Skip to main content

Documentation Index

Fetch the complete documentation index at: https://docs.getcollate.io/llms.txt

Use this file to discover all available pages before exploring further.

Troubleshooting

Use this section to diagnose the most common issues after deployment. For each symptom, work through the steps in order.

Could Not Get the Secret Value or Forbidden

ERROR (metadata.utils.kubernetes_secrets_manager:159) - Could not get the secret
value of <path>
Reason: Forbidden
Your ingestion pod’s service account doesn’t have permission to read the secret. Work through the causes below to find the root issue, then confirm which secrets manager your Runner is using by reviewing the pod logs:
kubectl logs -l app.kubernetes.io/name=hybrid-ingestion-runner,app.kubernetes.io/instance=collate-prod | grep secretsManager

Cause 1 — Missing IAM or Workload Identity

Your ingestion service account isn’t bound to the correct IAM (Identity and Access Management) role or Workload Identity. Do the following checks:
  • Verify the annotation on the ingestion service account.
  • Confirm the cloud IAM binding is in place for your provider.

Cause 2 — Secret Name Mismatch

The name you entered in the Collate UI doesn’t match the name under which the secret is stored in your secrets store. When you enter secret:my-db-password in the Collate UI, the runner strips the secret: prefix and looks up my-db-password directly in your secrets store. If the secret was stored under a different name — for example, with a path prefix like /collate/hybrid-ingestion-runner/my-db-password — the lookup fails because the runner is searching for my-db-password, not the full path. Do the following checks:
  • Open your secrets store (AWS Secrets Manager, Azure Key Vault, or GCP Secret Manager) and confirm the exact name the secret is stored under.
  • In the Collate UI connection form, verify the masked field contains secret:<secret-name>, where <secret-name> matches the name in your secrets store character for character.
  • Check for typos, extra slashes, or path segments that aren’t part of the stored secret name.

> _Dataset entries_
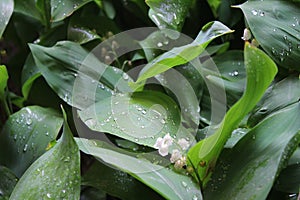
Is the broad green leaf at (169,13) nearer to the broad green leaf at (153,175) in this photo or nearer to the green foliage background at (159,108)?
the green foliage background at (159,108)

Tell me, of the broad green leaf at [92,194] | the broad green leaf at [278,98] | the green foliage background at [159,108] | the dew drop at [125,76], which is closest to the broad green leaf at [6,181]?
the green foliage background at [159,108]

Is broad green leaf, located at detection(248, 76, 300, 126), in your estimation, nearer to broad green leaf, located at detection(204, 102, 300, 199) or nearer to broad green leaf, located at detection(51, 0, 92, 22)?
broad green leaf, located at detection(204, 102, 300, 199)

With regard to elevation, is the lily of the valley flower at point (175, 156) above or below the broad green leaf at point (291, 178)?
above

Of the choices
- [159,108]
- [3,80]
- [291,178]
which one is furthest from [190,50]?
[3,80]

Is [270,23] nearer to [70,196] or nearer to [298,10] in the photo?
[298,10]

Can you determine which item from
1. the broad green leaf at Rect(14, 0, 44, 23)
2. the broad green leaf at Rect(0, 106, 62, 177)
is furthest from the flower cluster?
the broad green leaf at Rect(14, 0, 44, 23)

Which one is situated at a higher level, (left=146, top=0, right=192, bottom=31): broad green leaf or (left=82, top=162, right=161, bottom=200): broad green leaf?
(left=146, top=0, right=192, bottom=31): broad green leaf

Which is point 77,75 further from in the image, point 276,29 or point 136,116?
point 276,29
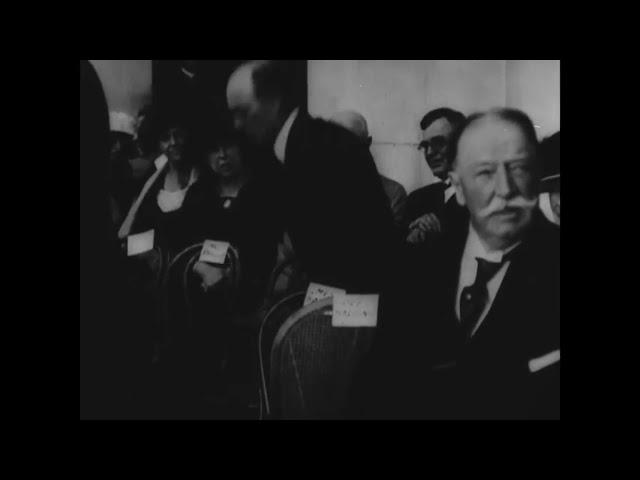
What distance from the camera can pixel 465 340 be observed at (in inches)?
116

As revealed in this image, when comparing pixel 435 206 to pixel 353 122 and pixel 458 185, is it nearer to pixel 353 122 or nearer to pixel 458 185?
pixel 458 185

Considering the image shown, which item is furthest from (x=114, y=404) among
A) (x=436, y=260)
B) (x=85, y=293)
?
(x=436, y=260)

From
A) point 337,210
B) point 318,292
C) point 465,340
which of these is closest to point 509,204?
point 465,340

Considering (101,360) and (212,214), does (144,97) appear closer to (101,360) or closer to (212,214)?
(212,214)

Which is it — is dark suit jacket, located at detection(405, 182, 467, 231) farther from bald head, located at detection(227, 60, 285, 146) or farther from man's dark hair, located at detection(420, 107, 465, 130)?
bald head, located at detection(227, 60, 285, 146)

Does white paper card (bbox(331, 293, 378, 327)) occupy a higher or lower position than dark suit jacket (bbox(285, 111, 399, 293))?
lower

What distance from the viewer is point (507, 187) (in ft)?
9.52

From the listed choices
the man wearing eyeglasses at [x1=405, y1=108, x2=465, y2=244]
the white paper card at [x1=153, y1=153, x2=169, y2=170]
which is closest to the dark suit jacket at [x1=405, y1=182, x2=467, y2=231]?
the man wearing eyeglasses at [x1=405, y1=108, x2=465, y2=244]

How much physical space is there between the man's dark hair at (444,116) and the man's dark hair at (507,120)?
3 cm

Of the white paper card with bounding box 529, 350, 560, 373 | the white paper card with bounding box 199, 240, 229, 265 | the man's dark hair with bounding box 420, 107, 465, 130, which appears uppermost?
the man's dark hair with bounding box 420, 107, 465, 130

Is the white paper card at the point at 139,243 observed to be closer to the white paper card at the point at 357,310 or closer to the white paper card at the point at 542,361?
the white paper card at the point at 357,310

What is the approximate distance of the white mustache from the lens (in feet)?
9.55

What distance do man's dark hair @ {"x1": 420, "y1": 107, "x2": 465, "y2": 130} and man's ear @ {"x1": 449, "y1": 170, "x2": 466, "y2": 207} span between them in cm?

> _Problem_
Pick up the troubleshooting page text on the secret-access "Forbidden" error where it stops, and write the next part. The dataset entries are separate from the page text and stand on their own.

> _Result_
Cause 3 — Missing secretsManager Helm Value

To use a cloud secrets manager, set config.secretsManager explicitly in your values.yaml. Without it, the Runner falls back to Kubernetes Secrets and can’t resolve cloud secrets manager paths. Do the following steps:
  1. Open your values.yaml.
  2. Confirm config.secretsManager is set to the correct value for your provider (managed-aws, gcp, or managed-azure-kv).
  3. Run helm upgrade to apply the change.

Runner Shows as Inactive in the Collate UI

  • Check that the authToken in values.yaml is the correct and unexpired JWT from the IngestionBot.
  • Verify outbound TLS (port 443) is allowed from your cluster to <your-instance>.getcollate.io.
  • Confirm the pod is running: kubectl get pods.
  • Check the Runner pod logs for connection or authentication errors:
    kubectl logs -l app.kubernetes.io/name=hybrid-ingestion-runner,app.kubernetes.io/instance=collate-prod
    

ImagePullBackOff on the Runner Pod

The ECR credentials cron job may not have run yet. Trigger it manually:
kubectl create job --from=cronjob/ecr-registry-helper manual

Ingestion Pod Not Found — Diagnostics Unavailable

Issue: The ingestion job fails and the exit handler reports:
Could not retrieve pod diagnostics (pod may be deleted, missing RBAC
permissions, or other Kubernetes errors).

WARNING - No main pod found for workflow <workflow-id>
WARNING - Could not find main pod for workflow <workflow-id> - skipping diagnostics
Cause: The ingestion pod was removed before the exit handler could retrieve diagnostics. This is different from an application crash — a crashed or OOM-killed pod remains in Errored or OOMKilled state. An absent pod or ContainerStatusUnknown state indicates the pod was removed externally, typically by one of the following:
  • Cluster autoscaling scaled down the node running the ingestion pod.
  • A pod cleanup policy or TTL controller removed the pod.
  • The node was rotated or replaced during the ingestion run.
Resolution:
  1. Check the pod state immediately after the next failure:
    kubectl get pods -n argo-workflows
    kubectl describe pod <ingestion-pod-name> -n argo-workflows
    
  2. Review cluster events around the time of failure:
    kubectl get events -n argo-workflows --sort-by='.lastTimestamp'
    
  3. Once identified, work with your infrastructure team to address the cause — for example, configuring scale-down protection for ingestion workloads or excluding the argo-workflows namespace from pod cleanup policies.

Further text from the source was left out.